_TASK DESCRIPTION:_ Reproduce the records below exactly as given.

Records from a data source:
**********
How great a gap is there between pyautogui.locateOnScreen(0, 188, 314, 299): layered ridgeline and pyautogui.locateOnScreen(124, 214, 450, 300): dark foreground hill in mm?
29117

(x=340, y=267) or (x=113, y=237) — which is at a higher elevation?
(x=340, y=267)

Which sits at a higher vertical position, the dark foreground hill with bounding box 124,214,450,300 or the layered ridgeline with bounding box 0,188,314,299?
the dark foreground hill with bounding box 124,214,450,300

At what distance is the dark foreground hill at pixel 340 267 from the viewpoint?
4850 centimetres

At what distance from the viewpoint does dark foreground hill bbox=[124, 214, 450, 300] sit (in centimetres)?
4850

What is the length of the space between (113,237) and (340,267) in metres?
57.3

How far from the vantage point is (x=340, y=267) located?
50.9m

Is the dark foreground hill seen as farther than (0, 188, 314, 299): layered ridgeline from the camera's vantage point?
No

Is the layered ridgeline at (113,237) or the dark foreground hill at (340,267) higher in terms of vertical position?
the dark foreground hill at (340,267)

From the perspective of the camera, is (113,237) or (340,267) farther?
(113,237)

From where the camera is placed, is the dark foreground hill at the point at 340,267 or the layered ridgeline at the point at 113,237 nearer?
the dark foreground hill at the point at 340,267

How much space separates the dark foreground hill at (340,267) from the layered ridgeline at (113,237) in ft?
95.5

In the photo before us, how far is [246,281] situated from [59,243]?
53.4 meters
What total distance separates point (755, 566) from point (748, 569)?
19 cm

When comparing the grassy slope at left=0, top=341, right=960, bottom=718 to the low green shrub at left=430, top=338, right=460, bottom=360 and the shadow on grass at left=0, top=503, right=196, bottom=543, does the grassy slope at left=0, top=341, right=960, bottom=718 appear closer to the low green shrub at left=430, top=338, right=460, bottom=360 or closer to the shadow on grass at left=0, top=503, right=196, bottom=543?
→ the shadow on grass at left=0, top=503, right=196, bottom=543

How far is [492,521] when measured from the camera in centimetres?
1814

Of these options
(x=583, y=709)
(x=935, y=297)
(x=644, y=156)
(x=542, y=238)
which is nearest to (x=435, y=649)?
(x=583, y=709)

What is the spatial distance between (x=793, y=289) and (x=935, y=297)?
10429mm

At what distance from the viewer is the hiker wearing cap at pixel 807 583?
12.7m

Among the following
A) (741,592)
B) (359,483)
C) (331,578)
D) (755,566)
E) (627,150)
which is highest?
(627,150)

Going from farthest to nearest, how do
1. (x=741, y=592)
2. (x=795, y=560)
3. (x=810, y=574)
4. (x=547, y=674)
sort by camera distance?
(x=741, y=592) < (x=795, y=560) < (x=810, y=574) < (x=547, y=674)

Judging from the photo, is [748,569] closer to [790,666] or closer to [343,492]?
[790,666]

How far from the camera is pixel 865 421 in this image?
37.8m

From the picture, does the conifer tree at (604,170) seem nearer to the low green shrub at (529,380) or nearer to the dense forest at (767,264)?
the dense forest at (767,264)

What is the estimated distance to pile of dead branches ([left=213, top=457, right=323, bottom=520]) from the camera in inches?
**********
_WRITTEN SOLUTION:_
How great a gap is there between pyautogui.locateOnScreen(0, 188, 314, 299): layered ridgeline and pyautogui.locateOnScreen(124, 214, 450, 300): dark foreground hill in mm?
29117

(x=340, y=267) or (x=113, y=237) — which is at a higher elevation?
(x=340, y=267)

Which sits at a higher vertical position, the dark foreground hill with bounding box 124,214,450,300 or the layered ridgeline with bounding box 0,188,314,299?
the dark foreground hill with bounding box 124,214,450,300

At what distance is the dark foreground hill at pixel 340 267 from the viewpoint?
4850 centimetres

At what distance from the viewpoint does dark foreground hill bbox=[124, 214, 450, 300] sit (in centimetres)?
4850

What is the length of the space between (113,237) and (340,267) in metres?
57.3

How far from the vantage point is (x=340, y=267) located?
50.9m

Is the dark foreground hill seen as farther than (0, 188, 314, 299): layered ridgeline from the camera's vantage point?
No

Is the layered ridgeline at (113,237) or the dark foreground hill at (340,267) higher in terms of vertical position?
the dark foreground hill at (340,267)

From the perspective of the camera, is (113,237) or (340,267) farther?
(113,237)

From where the camera is placed, is the dark foreground hill at the point at 340,267 or the layered ridgeline at the point at 113,237 nearer?
the dark foreground hill at the point at 340,267

How much space separates the dark foreground hill at (340,267) from the layered ridgeline at (113,237) in ft?
95.5

In the photo before us, how far is [246,281] situated from [59,243]?
53.4 meters
What total distance separates point (755, 566) from point (748, 569)?
19 cm

When comparing the grassy slope at left=0, top=341, right=960, bottom=718 to the low green shrub at left=430, top=338, right=460, bottom=360 and the shadow on grass at left=0, top=503, right=196, bottom=543, does the grassy slope at left=0, top=341, right=960, bottom=718 appear closer to the low green shrub at left=430, top=338, right=460, bottom=360 or closer to the shadow on grass at left=0, top=503, right=196, bottom=543?
→ the shadow on grass at left=0, top=503, right=196, bottom=543

How far is [492,521] when measured from the camera in centimetres?
1814

Of these options
(x=583, y=709)
(x=935, y=297)
(x=644, y=156)
(x=542, y=238)
which is nearest to (x=435, y=649)?
(x=583, y=709)

What is the spatial distance between (x=793, y=289) and (x=935, y=297)?
10429mm

At what distance from the viewer is the hiker wearing cap at pixel 807 583?
12.7m

Among the following
A) (741,592)
B) (359,483)
C) (331,578)
D) (755,566)
E) (627,150)
which is highest?
(627,150)

Going from farthest to nearest, how do
1. (x=741, y=592)
2. (x=795, y=560)
3. (x=810, y=574)
4. (x=547, y=674)
sort by camera distance?
(x=741, y=592) < (x=795, y=560) < (x=810, y=574) < (x=547, y=674)

Judging from the photo, is [748,569] closer to [790,666] or closer to [343,492]?
[790,666]

How far from the camera is pixel 865 421 in this image?
37.8m

From the picture, does the conifer tree at (604,170) seem nearer to the low green shrub at (529,380) or nearer to the dense forest at (767,264)?
the dense forest at (767,264)

What is the estimated distance to pile of dead branches ([left=213, top=457, right=323, bottom=520]) from the camera in inches?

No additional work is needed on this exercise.